Exercise instructions
Some lines of the records below include the word "solar". Report how many, and write nothing besides the number.

Excerpted records
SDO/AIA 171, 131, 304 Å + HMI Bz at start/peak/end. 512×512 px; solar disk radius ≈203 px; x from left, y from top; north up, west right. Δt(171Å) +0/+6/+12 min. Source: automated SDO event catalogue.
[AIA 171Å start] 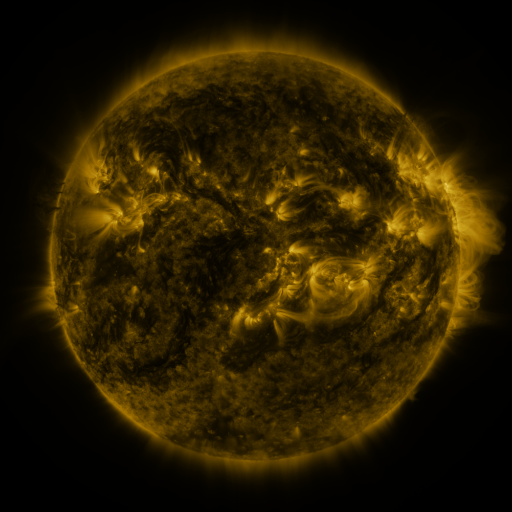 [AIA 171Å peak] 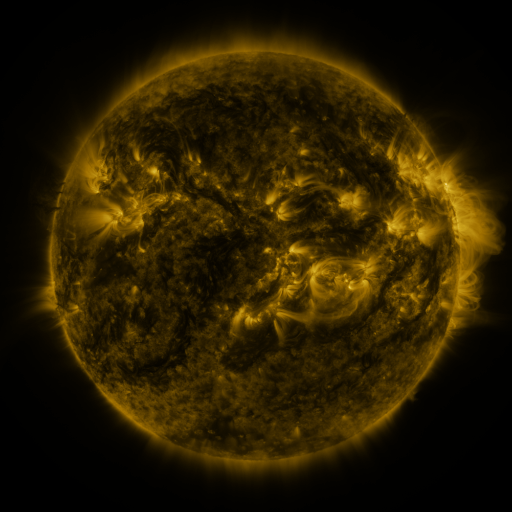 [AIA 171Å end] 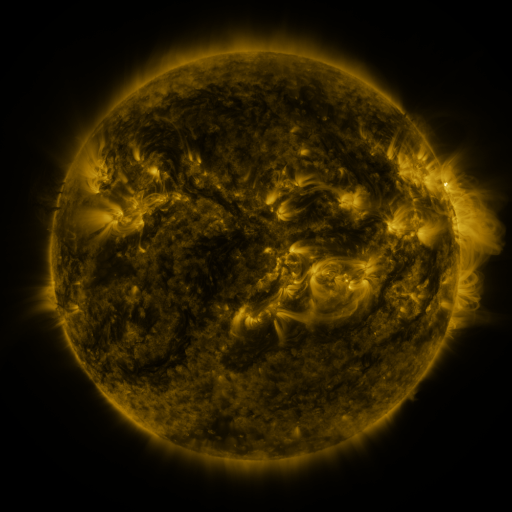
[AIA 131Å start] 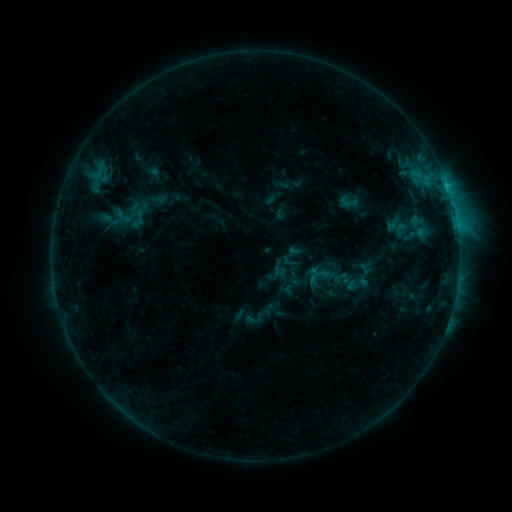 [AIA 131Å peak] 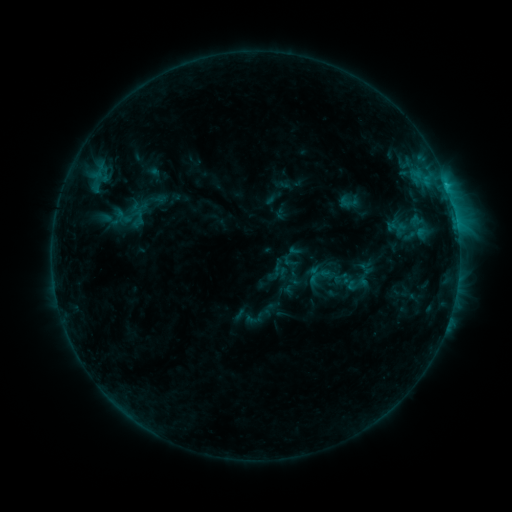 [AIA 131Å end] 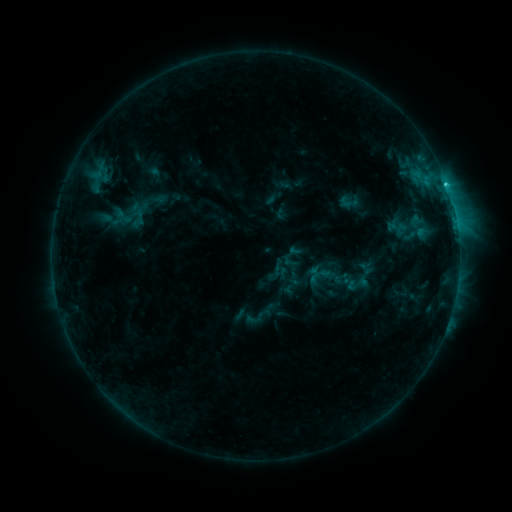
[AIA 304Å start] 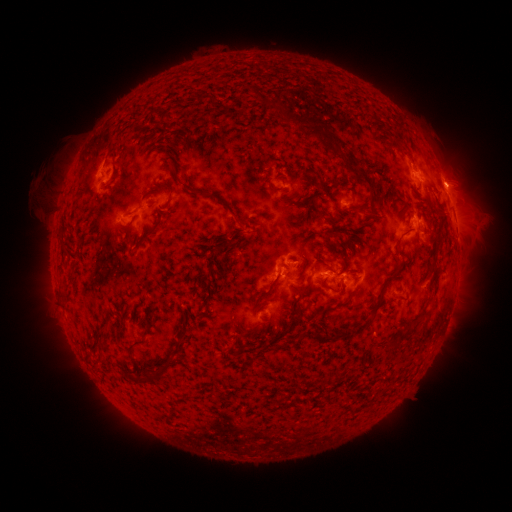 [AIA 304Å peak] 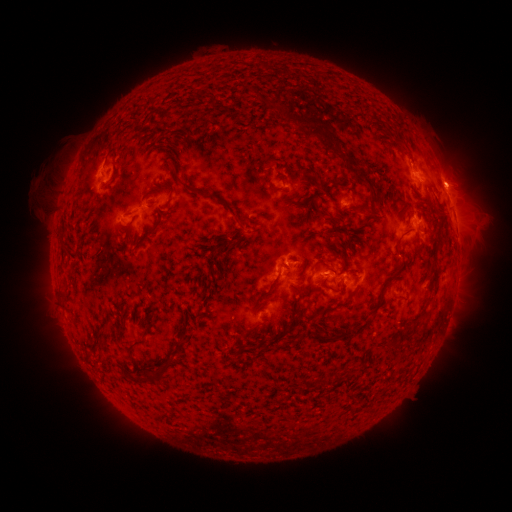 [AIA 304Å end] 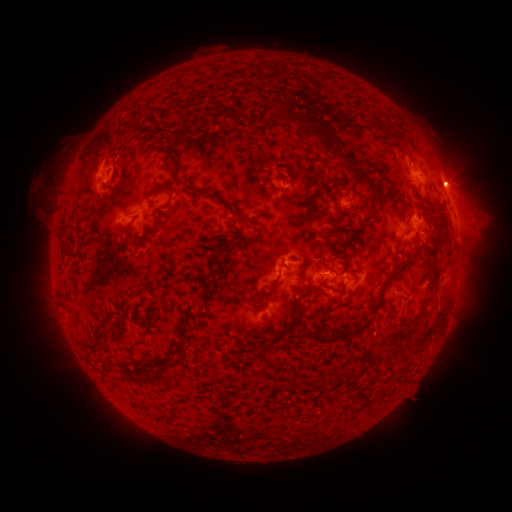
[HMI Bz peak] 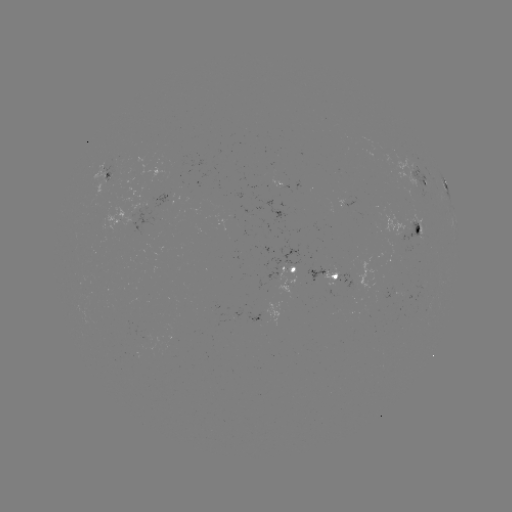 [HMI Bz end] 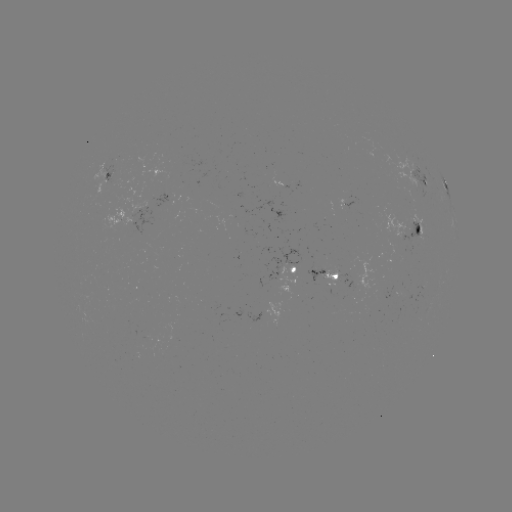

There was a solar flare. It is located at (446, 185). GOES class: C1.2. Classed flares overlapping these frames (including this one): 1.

Response
2